=== GIVEN REQUEST ===
Please output only the lines that run from the line containing "Out of the options" through the end of the material below, exactly.

=== Stored items from a collection ===

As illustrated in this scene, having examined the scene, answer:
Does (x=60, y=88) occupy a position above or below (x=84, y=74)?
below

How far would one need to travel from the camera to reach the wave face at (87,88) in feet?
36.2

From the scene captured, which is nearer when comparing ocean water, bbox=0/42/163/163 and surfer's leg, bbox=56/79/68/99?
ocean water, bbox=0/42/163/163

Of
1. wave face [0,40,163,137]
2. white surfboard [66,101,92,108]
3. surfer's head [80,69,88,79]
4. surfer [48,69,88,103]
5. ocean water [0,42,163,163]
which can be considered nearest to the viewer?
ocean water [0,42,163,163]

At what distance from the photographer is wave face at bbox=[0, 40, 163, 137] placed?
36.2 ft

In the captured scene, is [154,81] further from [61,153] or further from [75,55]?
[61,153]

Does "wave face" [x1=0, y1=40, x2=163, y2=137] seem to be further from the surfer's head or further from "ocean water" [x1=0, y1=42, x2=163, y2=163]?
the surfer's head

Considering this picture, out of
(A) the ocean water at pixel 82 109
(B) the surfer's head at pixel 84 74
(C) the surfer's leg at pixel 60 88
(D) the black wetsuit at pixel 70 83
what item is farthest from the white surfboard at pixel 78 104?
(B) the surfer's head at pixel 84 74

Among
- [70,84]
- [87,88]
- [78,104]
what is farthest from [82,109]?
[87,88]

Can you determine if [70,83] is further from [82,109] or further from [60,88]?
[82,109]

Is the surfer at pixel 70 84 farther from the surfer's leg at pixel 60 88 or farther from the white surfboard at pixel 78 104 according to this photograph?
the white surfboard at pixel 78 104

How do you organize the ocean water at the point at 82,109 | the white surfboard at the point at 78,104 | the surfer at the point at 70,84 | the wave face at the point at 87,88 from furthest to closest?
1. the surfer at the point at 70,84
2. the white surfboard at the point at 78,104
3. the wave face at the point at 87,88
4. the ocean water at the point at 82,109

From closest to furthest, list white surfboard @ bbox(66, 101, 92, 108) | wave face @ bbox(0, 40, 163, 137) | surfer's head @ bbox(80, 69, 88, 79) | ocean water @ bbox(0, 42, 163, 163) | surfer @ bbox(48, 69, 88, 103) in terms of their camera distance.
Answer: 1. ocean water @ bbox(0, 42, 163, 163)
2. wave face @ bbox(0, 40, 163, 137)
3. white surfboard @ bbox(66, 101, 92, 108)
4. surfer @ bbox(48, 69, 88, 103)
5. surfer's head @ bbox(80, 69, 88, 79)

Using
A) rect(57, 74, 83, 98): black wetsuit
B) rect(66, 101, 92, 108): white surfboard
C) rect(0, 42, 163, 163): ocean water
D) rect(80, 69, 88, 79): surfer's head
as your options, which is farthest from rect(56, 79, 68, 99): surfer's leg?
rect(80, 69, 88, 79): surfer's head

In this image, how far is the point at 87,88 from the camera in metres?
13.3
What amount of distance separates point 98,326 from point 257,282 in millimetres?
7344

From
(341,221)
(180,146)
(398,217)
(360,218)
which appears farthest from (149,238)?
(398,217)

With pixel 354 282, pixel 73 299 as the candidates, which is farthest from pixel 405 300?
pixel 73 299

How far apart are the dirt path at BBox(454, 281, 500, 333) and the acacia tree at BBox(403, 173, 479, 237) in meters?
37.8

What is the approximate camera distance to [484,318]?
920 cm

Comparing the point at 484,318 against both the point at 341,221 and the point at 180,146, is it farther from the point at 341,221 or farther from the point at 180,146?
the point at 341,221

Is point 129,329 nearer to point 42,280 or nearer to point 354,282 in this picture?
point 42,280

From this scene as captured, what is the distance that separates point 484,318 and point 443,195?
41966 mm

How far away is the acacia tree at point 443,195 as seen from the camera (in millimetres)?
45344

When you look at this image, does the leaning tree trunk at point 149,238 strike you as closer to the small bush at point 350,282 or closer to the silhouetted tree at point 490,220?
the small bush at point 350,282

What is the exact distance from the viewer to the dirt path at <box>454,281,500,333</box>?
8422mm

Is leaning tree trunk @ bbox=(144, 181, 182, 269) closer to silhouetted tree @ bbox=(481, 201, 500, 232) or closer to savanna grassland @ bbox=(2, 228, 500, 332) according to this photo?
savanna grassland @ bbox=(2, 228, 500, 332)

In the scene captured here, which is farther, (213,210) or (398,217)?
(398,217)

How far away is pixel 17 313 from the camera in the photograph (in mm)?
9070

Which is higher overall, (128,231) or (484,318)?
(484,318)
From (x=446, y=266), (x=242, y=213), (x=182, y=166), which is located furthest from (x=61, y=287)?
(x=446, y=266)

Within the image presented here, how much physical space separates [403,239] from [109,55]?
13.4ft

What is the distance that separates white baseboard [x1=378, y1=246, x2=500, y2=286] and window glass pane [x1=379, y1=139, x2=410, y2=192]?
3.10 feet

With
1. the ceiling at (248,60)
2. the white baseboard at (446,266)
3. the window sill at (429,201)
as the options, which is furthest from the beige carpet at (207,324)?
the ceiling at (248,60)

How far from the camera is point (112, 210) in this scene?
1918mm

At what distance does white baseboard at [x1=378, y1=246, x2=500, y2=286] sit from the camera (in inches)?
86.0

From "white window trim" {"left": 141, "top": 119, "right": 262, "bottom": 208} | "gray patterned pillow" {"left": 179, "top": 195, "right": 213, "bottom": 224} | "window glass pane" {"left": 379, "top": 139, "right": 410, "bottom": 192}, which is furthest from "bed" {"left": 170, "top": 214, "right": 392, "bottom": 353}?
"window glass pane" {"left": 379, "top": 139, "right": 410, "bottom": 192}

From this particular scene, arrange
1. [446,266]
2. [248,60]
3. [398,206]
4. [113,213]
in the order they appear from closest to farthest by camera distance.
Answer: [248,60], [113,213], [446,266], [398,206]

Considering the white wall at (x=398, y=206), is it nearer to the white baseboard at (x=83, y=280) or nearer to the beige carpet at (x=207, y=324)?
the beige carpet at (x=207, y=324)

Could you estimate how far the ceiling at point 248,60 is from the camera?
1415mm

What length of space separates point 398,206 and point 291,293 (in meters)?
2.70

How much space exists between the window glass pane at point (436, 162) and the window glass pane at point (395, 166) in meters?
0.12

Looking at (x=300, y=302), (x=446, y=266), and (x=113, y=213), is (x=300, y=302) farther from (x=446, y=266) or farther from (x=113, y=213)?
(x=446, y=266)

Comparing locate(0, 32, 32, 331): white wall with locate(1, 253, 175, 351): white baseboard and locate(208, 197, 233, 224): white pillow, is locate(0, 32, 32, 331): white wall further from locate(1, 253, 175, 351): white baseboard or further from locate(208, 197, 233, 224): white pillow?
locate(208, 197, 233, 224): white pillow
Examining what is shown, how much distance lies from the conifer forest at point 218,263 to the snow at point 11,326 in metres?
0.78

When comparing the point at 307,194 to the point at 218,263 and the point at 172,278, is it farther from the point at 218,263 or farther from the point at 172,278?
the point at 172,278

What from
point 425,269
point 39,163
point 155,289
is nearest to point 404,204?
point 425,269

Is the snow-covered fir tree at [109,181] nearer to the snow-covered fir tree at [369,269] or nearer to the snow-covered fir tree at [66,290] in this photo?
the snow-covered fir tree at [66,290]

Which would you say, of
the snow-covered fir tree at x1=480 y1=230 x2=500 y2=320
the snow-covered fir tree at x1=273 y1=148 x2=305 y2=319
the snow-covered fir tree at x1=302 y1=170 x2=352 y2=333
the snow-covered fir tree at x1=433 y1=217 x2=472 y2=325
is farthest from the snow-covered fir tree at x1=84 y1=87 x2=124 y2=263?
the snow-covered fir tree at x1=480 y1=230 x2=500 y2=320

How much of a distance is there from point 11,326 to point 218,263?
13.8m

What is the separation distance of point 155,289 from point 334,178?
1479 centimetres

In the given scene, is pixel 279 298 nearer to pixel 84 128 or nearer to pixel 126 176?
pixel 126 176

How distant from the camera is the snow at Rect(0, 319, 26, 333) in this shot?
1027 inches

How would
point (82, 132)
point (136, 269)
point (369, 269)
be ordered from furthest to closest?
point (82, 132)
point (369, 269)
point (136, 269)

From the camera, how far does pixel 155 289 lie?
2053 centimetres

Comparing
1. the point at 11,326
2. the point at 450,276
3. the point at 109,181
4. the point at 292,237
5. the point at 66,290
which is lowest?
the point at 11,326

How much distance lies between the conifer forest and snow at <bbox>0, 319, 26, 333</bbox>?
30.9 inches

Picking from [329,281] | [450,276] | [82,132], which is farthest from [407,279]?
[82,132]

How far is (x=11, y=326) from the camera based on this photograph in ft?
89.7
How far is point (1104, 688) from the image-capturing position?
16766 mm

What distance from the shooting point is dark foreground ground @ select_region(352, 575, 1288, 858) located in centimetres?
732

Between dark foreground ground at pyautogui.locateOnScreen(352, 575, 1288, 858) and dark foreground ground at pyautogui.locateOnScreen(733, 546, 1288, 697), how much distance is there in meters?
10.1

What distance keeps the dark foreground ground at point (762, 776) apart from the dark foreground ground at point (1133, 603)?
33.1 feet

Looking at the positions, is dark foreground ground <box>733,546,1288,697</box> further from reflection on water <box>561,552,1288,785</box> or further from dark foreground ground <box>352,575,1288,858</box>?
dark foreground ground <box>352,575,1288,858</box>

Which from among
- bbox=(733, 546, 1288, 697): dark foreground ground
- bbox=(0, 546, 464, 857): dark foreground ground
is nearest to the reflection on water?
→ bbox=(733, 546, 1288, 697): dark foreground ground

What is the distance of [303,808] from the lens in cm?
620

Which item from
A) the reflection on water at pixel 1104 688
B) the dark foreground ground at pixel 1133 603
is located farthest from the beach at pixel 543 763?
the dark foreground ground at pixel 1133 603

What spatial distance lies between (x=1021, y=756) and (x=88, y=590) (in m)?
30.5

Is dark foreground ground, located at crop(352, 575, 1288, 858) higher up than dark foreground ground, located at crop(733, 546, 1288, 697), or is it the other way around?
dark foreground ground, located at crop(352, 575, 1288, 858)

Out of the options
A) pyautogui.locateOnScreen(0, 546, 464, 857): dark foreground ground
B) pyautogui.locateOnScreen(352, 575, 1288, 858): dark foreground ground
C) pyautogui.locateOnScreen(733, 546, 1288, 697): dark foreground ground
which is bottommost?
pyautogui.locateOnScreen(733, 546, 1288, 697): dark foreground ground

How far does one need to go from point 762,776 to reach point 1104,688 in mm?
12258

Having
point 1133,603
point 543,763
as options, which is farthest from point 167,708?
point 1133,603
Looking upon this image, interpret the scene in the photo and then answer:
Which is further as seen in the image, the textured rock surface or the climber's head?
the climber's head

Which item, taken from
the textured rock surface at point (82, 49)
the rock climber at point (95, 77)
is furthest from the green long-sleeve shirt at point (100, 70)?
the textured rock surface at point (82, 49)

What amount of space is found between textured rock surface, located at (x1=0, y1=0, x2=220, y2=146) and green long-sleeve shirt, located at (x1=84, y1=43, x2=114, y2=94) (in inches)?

=== WORKED ANSWER ===
Out of the options
A) pyautogui.locateOnScreen(0, 546, 464, 857): dark foreground ground
B) pyautogui.locateOnScreen(352, 575, 1288, 858): dark foreground ground
C) pyautogui.locateOnScreen(733, 546, 1288, 697): dark foreground ground
which is bottommost?
pyautogui.locateOnScreen(733, 546, 1288, 697): dark foreground ground

How far does one need to go from point 762,776 to reach point 1104,688 in mm?
12258

Having
point 1133,603
point 543,763
as options, which is farthest from point 167,708?
point 1133,603
Looking upon this image, interpret the scene in the photo and then answer:
Which is further as seen in the image, the textured rock surface or the climber's head?
the climber's head

Which item, taken from
the textured rock surface at point (82, 49)
the rock climber at point (95, 77)
is furthest from the green long-sleeve shirt at point (100, 70)?
the textured rock surface at point (82, 49)

What amount of space is found between textured rock surface, located at (x1=0, y1=0, x2=220, y2=146) and green long-sleeve shirt, located at (x1=84, y1=43, x2=114, y2=94) (in inches)?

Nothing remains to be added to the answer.